My fatherly job, needless to say, is not at all easy at this enforced distance of miles: to coax by some middleman’s charm his two foreign selves, his present and his childish past, into a better, more robust and outward-tending relationship — like separate, angry nations seeking one government — and to sponsor self-tolerance as a theme for the future. This, of course, is what any father should do in any life, and I have tried, despite the impediments of divorce and time and not always knowing my adversary. Only it seems plain to me now, and as Ann believes, I have not been completely successful.

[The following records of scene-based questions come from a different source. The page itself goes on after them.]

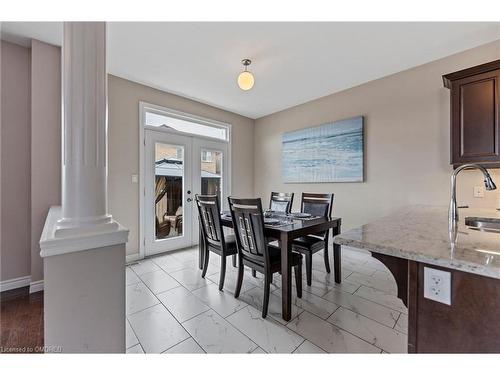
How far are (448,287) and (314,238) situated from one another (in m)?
1.76

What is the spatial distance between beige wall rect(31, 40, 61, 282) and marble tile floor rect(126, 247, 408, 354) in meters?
1.10

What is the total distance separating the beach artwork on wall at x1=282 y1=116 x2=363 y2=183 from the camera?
3305mm

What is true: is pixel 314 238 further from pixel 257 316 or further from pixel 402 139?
pixel 402 139

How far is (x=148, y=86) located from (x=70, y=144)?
267cm

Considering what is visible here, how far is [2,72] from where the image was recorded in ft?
7.41

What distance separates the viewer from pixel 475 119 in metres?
2.08

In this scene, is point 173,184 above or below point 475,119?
below

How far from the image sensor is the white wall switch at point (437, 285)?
0.77m

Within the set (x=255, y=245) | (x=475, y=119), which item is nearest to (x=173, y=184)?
(x=255, y=245)

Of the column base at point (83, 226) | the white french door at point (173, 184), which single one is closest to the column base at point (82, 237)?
the column base at point (83, 226)

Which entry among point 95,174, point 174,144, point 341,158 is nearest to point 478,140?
point 341,158

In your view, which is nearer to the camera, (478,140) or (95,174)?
(95,174)

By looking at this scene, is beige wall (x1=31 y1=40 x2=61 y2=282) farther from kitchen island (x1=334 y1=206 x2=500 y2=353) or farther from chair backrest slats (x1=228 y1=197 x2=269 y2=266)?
kitchen island (x1=334 y1=206 x2=500 y2=353)

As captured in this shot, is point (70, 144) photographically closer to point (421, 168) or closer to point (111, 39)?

But bright and early tomorrow I am picking him up all the way in Connecticut and staging for both our benefits a split-the-breeze father-and-son driving campaign in which we will visit as many sports halls of fame as humanly possible in one forty-eight-hour period (this being only two), winding up in storied Cooperstown, where we’ll stay in the venerable Deerslayer Inn, fish on scenic Lake Otsego, shoot off safe and ethical fireworks, eat like castaways, and somehow along the way I’ll work (I hope) the miracle only a father can work. Which is to say: if your son begins suddenly to fall at a headlong rate, you must through the agency of love and greater age throw him a line and haul him back. (All this somehow before delivering him to his mother in NYC and getting myself back here to Haddam, where I myself, for reasons of familiarity, am best off on the 4th of July.)

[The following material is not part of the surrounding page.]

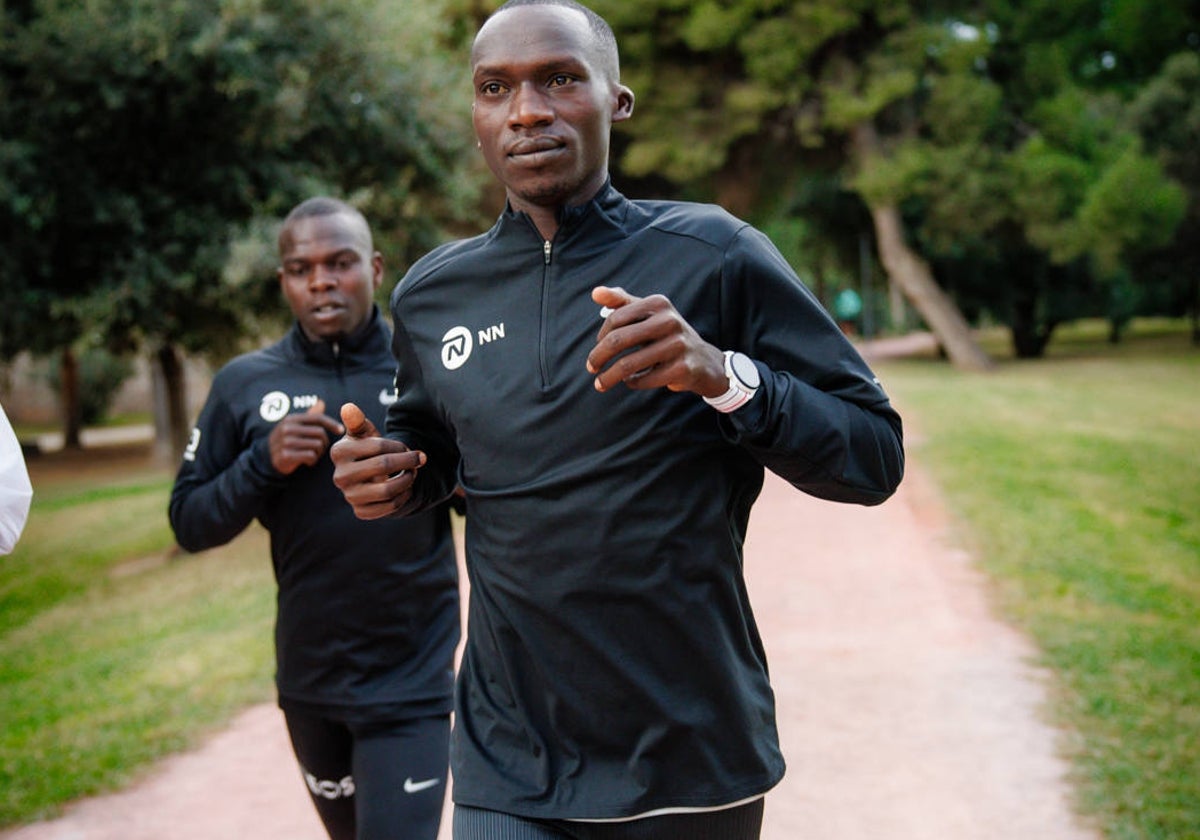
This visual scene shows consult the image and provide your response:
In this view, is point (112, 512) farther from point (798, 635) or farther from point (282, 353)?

And yet, and yet. Even a good idea can be misguided if embarked on in ignorance. And who could help wondering: is my surviving son already out of reach and crazy as a betsy bug, or headed fast in that dire direction? Are his problems the product of haywire neurotransmitters, only solvable by preemptive chemicals? (This was the New Haven guy’s, Dr. Stopler’s, initial view.) Will he turn gradually into a sly recluse with a bad complexion, rotten teeth, bitten nails, yellow eyes, who abandons school early, hits the road, falls in with the wrong bunch, tries drugs, and finally becomes convinced trouble is his only dependable friend, until one sunny Saturday it, too, betrays him in some unthought-of and unbearable way, after which he stops off at a suburban gun store, then spirits on to some quilty mayhem in a public place? (This I frankly don’t expect, since he has yet to exhibit any of the “big three” of childhood homicidal dementia: attraction to fire, the need to torture helpless animals, or bed-wetting; and because he is in fact quite softhearted and mirthful, and always has been.) Or, and in the best-case scenario, is he — as happens to us all and as his mother hopes — merely going through a phase, so that in eight weeks he’ll be trying out for lonely end on the Deep River JV?